Captive Marine Mammals: Assessing Acoustic Welfare

In the U.S. alone, hundreds of marine mammals like dolphins, orcas, and sea lions are kept in captivity. For intelligent and social animals like these, being kept in captivity can cause brain damage and other poor outcomes. While there are some welfare guidelines for captive marine mammals, the authors of this review argue that they could be improved by using “acoustic monitoring” — measuring the sounds in animal enclosures. They describe some of the approaches used by the U.S. Navy’s Marine Mammal Program.

Many marine mammals rely on sound to communicate and hunt, and their hearing is highly sensitive. For example, bottlenose dolphins can hear sounds with frequencies as high as 140kHz, which is seven times higher than what humans can hear. We can measure both the sounds that marine mammals hear and make to better understand and improve their welfare.

Causes Of Marine Mammal Hearing Damage

For marine mammals in captivity, there are many possible sources of loud noise. Animals in enclosures bordering the sea may hear the noises of nearby ship traffic or sonar from recreational and military vessels. Animals kept in artificial enclosures are exposed to the sounds of machines that pump and clean water. Humans often don’t notice these noises as sound travels differently in water and may be at frequencies too high for us to hear.

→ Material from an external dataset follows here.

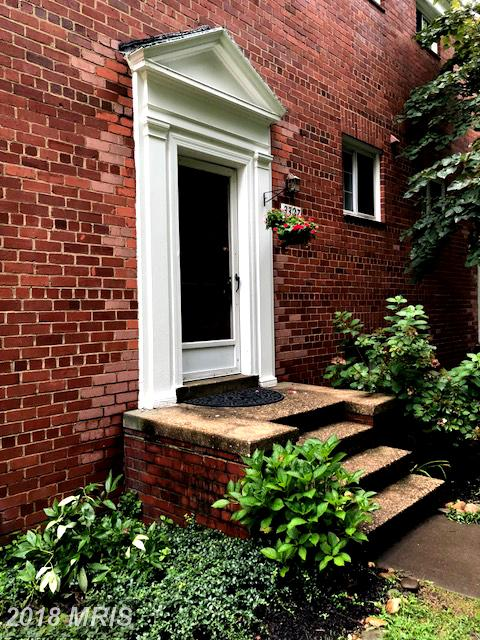 $289,900 Townhouse At 3327 Valley Dr In Alexandria VA 22302 thumbnail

When animals are exposed to loud noises, they can suffer “threshold shifts,” where previously quiet sounds become inaudible. These shifts can be temporary or permanent. Because there is a lot of research on how these shifts happen for marine mammals, sound levels can be easily measured to alert keepers when they get too high. This is especially important when things change, for example when the animal is moved to a new enclosure. The authors recommend that regular sound measurements should be taken to identify and fix sources of loud noise before they cause hearing damage.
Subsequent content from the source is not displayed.